Éric Chenut, président de la Mutualité française : « Nous n’avons pas de marges de manœuvre »
César Armand
Ce contenu est réservé aux abonnés La Tribune

Éric Chenut, président de la Mutualité française.
© HERVÉ THOUROUDE
César Armand
Ce contenu est réservé aux abonnés La Tribune

Éric Chenut, président de la Mutualité française.
© HERVÉ THOUROUDE
LA TRIBUNE DIMANCHE - Dimanche dernier, le ministre de la Santé, Aurélien Rousseau, a jugé que les augmentations de 8 % voire de 10 % des complémentaires santé n'étaient « pas tenables ». Que lui répondez-vous ?
ÉRIC CHENUT - J'ai été plus que surpris par les propos du ministre. L'augmentation des dépenses de santé est factuelle et montre la nécessité de mieux les répartir. Le transfert de
dépenses de l'Assurance maladie aux complémentaires santé sur des soins dentaires est injuste, injustifié et inapproprié. Lorsque le gouvernement l'a annoncé en juin, nous avons aussitôt fait remonter une alerte sur la dynamique en hausse de dépenses de santé plus importantes qu'envisagé, tant sur les soins de ville qu'à l'hôpital, au premier semestre 2023. Entre les remboursements traditionnels et le rattrapage de la crise sanitaire, qui viennent s'ajouter à des dépenses nouvelles comme la revalorisation légitime et nécessaire de la consultation des médecins généralistes à 26,50 euros, et plus largement des autres médecins et paramédicaux, tout cela pèse sur la facture pour les complémentaires santé, comme pour l'Assurance maladie.
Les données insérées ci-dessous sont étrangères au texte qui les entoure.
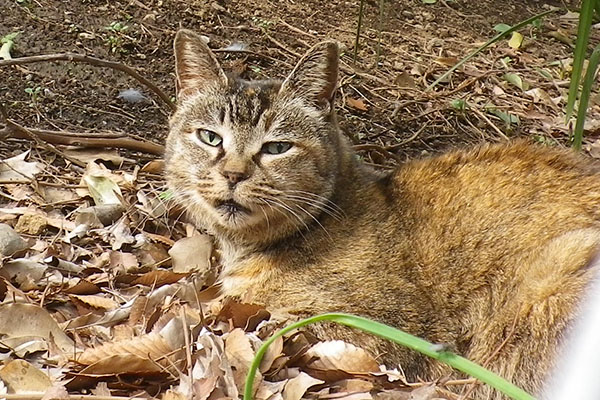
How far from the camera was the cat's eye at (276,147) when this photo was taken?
3.67 meters

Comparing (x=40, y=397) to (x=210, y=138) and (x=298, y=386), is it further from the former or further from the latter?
(x=210, y=138)

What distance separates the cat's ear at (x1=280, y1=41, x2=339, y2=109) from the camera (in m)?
3.72

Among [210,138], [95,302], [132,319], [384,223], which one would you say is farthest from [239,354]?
[210,138]

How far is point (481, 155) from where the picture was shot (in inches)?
150

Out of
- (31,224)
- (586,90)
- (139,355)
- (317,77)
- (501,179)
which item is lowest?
(31,224)

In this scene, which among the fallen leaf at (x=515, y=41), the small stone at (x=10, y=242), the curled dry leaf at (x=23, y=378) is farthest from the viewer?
the fallen leaf at (x=515, y=41)

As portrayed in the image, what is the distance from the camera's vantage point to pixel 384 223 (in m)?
3.69

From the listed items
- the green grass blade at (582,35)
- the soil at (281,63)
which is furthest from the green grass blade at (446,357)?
the soil at (281,63)

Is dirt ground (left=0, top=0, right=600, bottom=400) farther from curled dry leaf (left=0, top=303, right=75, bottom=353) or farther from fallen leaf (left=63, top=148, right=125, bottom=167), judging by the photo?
curled dry leaf (left=0, top=303, right=75, bottom=353)

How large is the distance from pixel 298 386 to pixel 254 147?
3.74 feet

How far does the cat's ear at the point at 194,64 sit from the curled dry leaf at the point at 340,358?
4.55 feet

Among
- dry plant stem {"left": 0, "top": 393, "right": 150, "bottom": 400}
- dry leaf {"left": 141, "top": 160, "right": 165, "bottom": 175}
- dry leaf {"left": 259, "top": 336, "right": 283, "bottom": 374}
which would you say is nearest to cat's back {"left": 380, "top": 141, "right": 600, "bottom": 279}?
dry leaf {"left": 259, "top": 336, "right": 283, "bottom": 374}

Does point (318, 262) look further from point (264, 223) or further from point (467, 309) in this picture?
point (467, 309)

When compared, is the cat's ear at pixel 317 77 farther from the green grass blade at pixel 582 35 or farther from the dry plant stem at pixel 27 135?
the dry plant stem at pixel 27 135
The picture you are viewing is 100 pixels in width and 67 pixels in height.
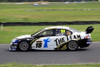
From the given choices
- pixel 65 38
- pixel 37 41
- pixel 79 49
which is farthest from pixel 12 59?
pixel 79 49

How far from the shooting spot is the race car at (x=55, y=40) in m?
11.6

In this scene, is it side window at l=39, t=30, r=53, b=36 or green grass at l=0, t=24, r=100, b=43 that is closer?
side window at l=39, t=30, r=53, b=36

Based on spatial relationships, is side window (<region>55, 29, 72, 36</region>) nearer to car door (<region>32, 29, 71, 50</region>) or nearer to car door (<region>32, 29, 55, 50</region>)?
car door (<region>32, 29, 71, 50</region>)

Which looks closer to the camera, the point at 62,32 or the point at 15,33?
the point at 62,32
Dans ces conditions, qu'attendez-vous du comité de dialogue prévu le 15 décembre ?
À lire également
Nous attendons un vrai dialogue entre les pouvoirs publics - la direction de la Sécurité sociale -, les financeurs - la Caisse nationale d'assurance maladie - et les complémentaires santé telles que la Mutualité française. Que ce soit sur la soutenabilité du financement de la protection sociale, l'évolution du système de santé pour garantir un accès effectif aux soins ou le tiers payant, nous devons travailler ensemble à cinq voire dix ans. Notre population vieillit, les pathologies chroniques se développent et l'ensemble doit être mieux appréhendé. Ce ne sont pas des sujets que nous pouvons traiter sur une seule année budgétaire.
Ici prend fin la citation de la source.